A while back I wrote about the “Forgotten Metric.” I talked about how so few companies measure forecasting accuracy and why that is a mistake. In this post, I’m going to talk about another missed metric. It’s the average deal size. In all my years of selling I’ve never worked for a company, nor consulted with a company that measured the average deal size AND managed its sales people to it. It baffles me. The average deal size is a KILLER way to determine the value of your sales people and the effectiveness of the sales team. It gives you insight into a number of important metrics including:
- How well a sales person can preserve pricing integrity. In other words, do they cave on pricing or do they have a backbone?
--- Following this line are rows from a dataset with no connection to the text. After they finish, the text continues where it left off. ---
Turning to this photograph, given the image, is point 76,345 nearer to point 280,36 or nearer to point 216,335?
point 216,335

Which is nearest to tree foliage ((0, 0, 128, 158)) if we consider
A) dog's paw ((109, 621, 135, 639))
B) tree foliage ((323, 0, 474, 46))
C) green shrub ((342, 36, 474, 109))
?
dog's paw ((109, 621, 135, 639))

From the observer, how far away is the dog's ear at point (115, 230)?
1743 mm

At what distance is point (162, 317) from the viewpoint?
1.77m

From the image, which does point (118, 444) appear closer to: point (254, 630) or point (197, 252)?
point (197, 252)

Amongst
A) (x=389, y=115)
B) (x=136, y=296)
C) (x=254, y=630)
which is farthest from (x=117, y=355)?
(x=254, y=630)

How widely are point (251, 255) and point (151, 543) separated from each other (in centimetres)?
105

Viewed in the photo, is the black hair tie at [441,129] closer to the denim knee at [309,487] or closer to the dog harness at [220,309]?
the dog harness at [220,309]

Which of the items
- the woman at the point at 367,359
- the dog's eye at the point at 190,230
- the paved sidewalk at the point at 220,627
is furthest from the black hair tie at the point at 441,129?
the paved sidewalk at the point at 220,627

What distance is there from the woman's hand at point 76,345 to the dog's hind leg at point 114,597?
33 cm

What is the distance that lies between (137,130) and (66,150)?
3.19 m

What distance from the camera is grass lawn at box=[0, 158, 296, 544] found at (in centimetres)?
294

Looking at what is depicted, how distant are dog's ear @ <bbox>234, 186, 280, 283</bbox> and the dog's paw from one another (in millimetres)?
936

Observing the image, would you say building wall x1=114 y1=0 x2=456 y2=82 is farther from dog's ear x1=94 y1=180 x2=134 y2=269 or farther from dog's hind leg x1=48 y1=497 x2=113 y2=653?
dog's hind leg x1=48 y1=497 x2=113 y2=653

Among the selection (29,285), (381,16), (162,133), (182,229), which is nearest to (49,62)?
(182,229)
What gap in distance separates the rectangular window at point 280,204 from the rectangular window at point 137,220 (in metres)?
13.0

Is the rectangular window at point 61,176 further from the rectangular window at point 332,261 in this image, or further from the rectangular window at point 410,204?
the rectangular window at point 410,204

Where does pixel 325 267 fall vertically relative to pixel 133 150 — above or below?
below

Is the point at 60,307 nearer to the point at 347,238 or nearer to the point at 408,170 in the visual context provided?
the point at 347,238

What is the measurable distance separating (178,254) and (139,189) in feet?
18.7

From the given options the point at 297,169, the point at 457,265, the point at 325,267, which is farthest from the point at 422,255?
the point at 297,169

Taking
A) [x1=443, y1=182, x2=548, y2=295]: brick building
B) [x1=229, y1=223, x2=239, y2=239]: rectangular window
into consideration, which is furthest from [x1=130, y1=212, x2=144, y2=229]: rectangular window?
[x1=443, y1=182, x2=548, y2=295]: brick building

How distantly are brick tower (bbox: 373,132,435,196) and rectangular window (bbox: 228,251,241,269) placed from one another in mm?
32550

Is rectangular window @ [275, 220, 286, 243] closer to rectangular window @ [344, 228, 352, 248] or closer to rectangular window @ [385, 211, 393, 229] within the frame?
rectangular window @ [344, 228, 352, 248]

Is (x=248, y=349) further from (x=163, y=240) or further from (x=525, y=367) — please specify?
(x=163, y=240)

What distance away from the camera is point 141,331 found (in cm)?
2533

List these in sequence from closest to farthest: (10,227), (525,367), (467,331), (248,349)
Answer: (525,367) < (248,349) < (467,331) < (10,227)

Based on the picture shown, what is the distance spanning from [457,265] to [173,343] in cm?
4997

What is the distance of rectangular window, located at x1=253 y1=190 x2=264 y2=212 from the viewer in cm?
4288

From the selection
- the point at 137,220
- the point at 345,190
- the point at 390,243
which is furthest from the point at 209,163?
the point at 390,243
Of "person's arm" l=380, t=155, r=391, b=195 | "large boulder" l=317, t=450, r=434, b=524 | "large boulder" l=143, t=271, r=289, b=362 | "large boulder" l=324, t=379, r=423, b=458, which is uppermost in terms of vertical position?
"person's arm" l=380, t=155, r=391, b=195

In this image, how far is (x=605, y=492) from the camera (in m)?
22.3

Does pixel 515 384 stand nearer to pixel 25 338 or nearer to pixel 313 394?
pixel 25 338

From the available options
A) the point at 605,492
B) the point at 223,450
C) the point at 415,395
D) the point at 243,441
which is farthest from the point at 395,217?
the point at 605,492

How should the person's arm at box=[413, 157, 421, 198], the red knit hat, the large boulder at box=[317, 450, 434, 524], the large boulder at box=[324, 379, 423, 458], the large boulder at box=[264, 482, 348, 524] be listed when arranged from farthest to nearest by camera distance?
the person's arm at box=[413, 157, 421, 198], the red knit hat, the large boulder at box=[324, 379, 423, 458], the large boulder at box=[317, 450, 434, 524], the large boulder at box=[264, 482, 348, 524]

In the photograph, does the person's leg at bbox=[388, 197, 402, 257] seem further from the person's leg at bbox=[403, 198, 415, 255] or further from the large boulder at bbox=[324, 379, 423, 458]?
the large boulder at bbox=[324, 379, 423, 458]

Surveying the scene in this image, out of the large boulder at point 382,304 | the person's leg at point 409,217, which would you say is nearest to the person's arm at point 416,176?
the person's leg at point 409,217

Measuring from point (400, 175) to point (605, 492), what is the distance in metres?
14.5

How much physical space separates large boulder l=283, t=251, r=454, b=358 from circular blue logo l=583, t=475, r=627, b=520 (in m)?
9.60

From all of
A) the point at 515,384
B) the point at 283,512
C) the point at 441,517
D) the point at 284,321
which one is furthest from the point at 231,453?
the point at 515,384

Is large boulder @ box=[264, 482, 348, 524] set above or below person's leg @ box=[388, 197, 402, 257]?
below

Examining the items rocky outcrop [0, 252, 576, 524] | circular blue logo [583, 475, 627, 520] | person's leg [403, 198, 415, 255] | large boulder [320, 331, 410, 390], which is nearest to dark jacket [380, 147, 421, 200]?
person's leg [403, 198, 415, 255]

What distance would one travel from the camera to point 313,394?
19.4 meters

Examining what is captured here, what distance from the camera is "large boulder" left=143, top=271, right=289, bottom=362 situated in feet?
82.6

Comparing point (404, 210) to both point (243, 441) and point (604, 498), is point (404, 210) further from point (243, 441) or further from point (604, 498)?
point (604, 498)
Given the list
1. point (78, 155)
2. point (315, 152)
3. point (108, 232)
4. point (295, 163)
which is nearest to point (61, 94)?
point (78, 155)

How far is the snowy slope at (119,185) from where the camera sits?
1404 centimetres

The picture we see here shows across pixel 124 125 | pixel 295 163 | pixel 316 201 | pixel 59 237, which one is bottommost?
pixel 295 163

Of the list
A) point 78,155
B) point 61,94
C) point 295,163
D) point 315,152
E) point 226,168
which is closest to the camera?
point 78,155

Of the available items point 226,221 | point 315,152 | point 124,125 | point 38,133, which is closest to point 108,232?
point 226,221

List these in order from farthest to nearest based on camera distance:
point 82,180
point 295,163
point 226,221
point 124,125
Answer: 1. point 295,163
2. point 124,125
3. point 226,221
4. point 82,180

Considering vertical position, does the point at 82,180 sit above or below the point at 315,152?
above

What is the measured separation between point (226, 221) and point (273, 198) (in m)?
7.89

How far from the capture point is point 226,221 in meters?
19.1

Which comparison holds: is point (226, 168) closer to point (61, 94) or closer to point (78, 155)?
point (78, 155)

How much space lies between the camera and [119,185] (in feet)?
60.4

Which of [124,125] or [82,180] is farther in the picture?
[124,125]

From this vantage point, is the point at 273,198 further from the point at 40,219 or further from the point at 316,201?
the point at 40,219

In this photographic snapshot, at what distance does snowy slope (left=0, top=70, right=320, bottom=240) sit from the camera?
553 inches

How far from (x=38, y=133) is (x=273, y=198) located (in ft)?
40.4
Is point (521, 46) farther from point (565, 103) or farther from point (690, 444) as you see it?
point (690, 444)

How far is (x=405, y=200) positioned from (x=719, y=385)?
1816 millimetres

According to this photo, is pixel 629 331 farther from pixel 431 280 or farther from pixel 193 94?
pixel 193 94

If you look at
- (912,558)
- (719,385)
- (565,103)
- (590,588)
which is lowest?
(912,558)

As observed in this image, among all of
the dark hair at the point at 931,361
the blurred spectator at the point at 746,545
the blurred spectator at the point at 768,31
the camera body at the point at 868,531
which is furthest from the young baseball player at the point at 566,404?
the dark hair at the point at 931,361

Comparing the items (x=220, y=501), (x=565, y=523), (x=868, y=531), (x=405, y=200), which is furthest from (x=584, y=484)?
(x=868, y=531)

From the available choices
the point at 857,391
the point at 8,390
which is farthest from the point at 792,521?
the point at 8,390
- How well a sales person upsells or bundles additional products and services.
- Which sales people are the most efficient with company time and resources.
Knowing your average deal size by rep let’s you see who your most efficient sales people are. Deals take a long time to close. Therefore you want to get the most out of every deal. The rep who closes 15 million in 15 deals is far more efficient than the person who closes 17 million in 25 deals. The person selling 17 million is working a lot harder and using more company resources to get that 17 million.
Sales people are expensive. Getting the most out of them is critical. When the average deal size goes up, your cost of sales goes down and that’s a good thing.
Do you measure the productivity of your reps? Do you know which of your reps gets the most out of every deal? You should.
Average deal size, an ignored metric.